上图是基于 AVR 数据[1]中 59 个差异甲基化 ATG 位点的无监督层次聚类热图。红色表示 DNA 甲基化程度高,绿色表示甲基化程度低。

参考文献

[1] Radhakrishna U, Albayrak S, Alpay-Savasan Z, Zeb A, Turkoglu O, Sobolewski P, Bahado-Singh RO. Genome-Wide DNA Methylation Analysis and Epigenetic Variations Associated with Congenital Aortic Valve Stenosis (AVS). PLoS One. 2016 May 6;11(5):e0154010. doi: 10.1371/journal.pone.0154010. PMID: 27152866; PMCID: PMC4859473.

[2] Gu, Z. (2016) Complex heatmaps reveal patterns and correlations in multidimensional genomic data. Bioinformatics.Gu, Z. (2022) Complex Heatmap Visualization. iMeta.

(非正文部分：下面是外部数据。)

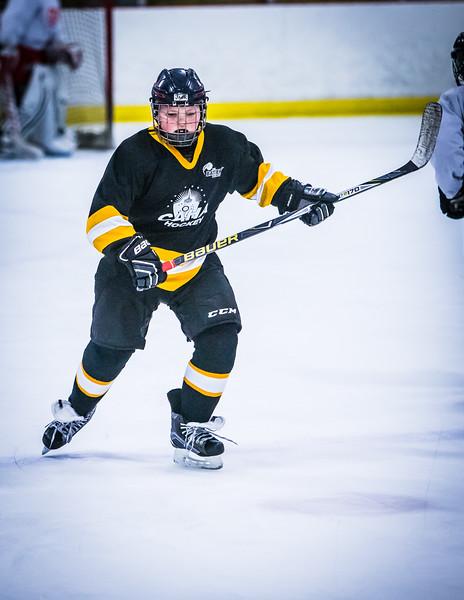 Bruins2-689.jpg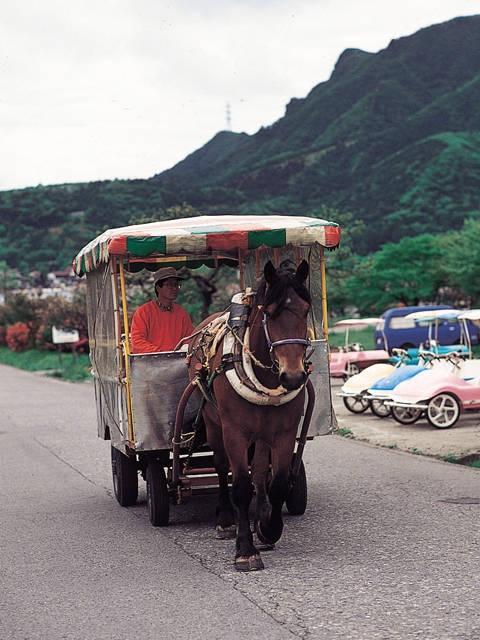 榛名湖畔トテ馬車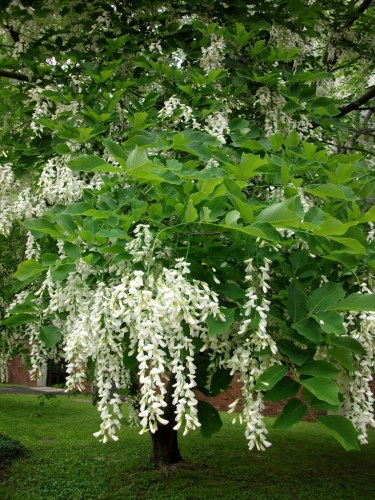 yellowwood flowers Michelle Sutton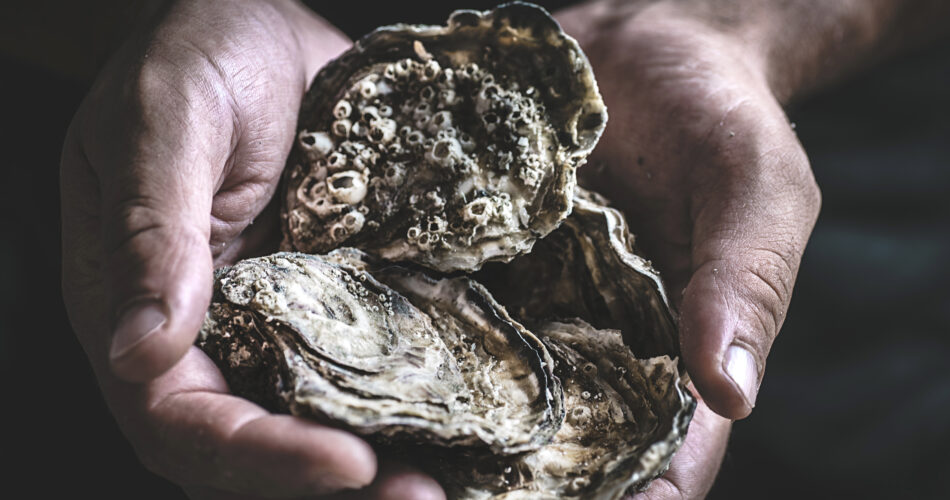Fresh large oysters in male hands on a dark background. Delicious seafood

[3] Tal Galili (2015). dendextend: an R package for visualizing, adjusting, and comparing trees of hierarchical clustering. Bioinformatics. DOI:10.1093/bioinformatics/btv428

[4] Wickham H, Vaughan D, Girlich M (2024). tidyr: Tidy Messy Data. R package version 1.3.1, CRAN: Package tidyr.

[5] Gu, Z. (2014) circlize implements and enhances circular visualization in R. Bioinformatics.

[6] Auguie B (2017). gridExtra: Miscellaneous Functions for “Grid” Graphics. R package version 2.3, CRAN: Package gridExtra.

[7] Kolde R (2019). pheatmap: Pretty Heatmaps. R package version 1.0.12, CRAN: Package pheatmap.